“The gravity fields of the planets in the solar system interfere with each other…”
Martian Whirlpools
Despite being a planet away, Mars may be triggering “giant whirlpools” in the Earth’s oceans.
As detailed in a new paper published in the journal Nature Communications, researchers analyzed samples from deep-sea drill sites to study deep ocean currents.
They discovered “2.4 million-year climate cycles” that are “linked to cycles in the interactions of Mars and Earth orbiting the Sun,” as lead author and University of Sydney sedimentologist Adriana Dutkiewicz explained in a statement.

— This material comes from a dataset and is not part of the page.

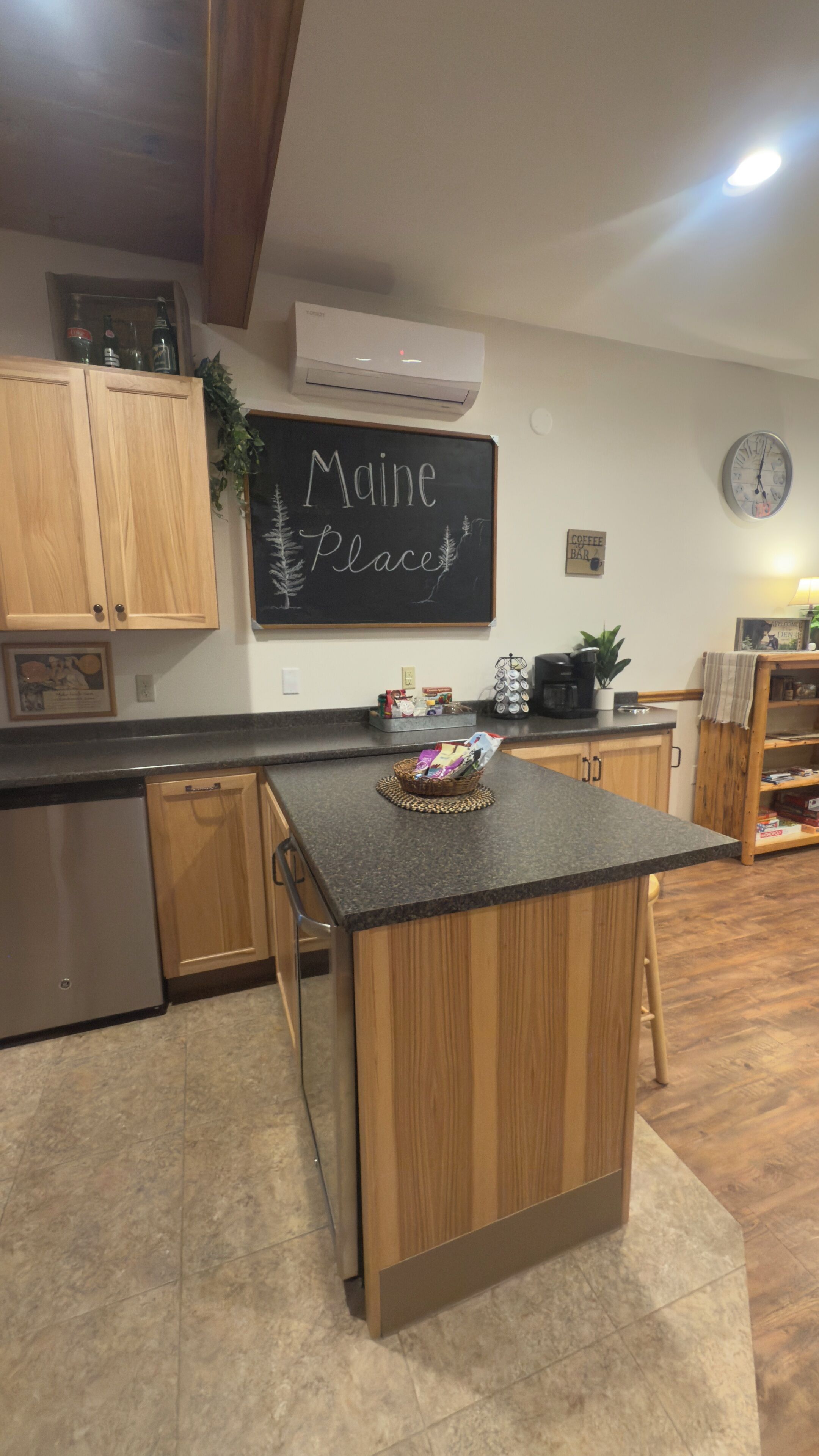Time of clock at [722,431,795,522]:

Sure, the findings are just plain cool. But they could have important implications for our understanding of the Atlantic meridional overturning circulation (AMOC), an ocean current that maintains temperate climates in Europe — that’s on the verge of collapse due to climate change.
Grand Cycles
These “astronomical grand cycles” would be the result of the orbits of both Mars and Earth interacting. However, proving these cycles by analyzing the Earth’s geology has proven difficult.
In their study, Dutkiewicz and her colleagues pored over more than 50 years of scientific drilling data. They found that deep-sea currents shift in strength every 2.4 million years. At their peak, they can generate deep sea “eddies,” or powerful whirlpools that can reach the seafloor and move large amounts of sediment.
“The gravity fields of the planets in the solar system interfere with each other and this interaction, called a resonance, changes planetary eccentricity, a measure of how close to circular their orbits are,” explained coauthor and University of Sydney professor Dietmar Müller in the statement.
The Earth receives more solar radiation and a resulting warmer climate at the peak of this cycle, the scientists suggest. These high temperatures, they found, are correlated with more breaks in the deep-sea record, indicating stronger deep ocean currents.
That means if the AMOC were to collapse, as some scientists predict, this cycle could mitigate at least some of the fallout, which would include a prolonged period of extreme cold in Europe and North America.
“We know there are at least two separate mechanisms that contribute to the vigor of deep-water mixing in the oceans,” Müller explained. “AMOC is one of them, but deep ocean eddies seem to play an important role in warm climates for keeping the ocean ventilated.”
“Our deep-sea data spanning 65 million years suggest that warmer oceans have more vigorous deep circulation,” Dutkiewicz added. “This will potentially keep the ocean from becoming stagnant even if [AMOC] slows or stops altogether.”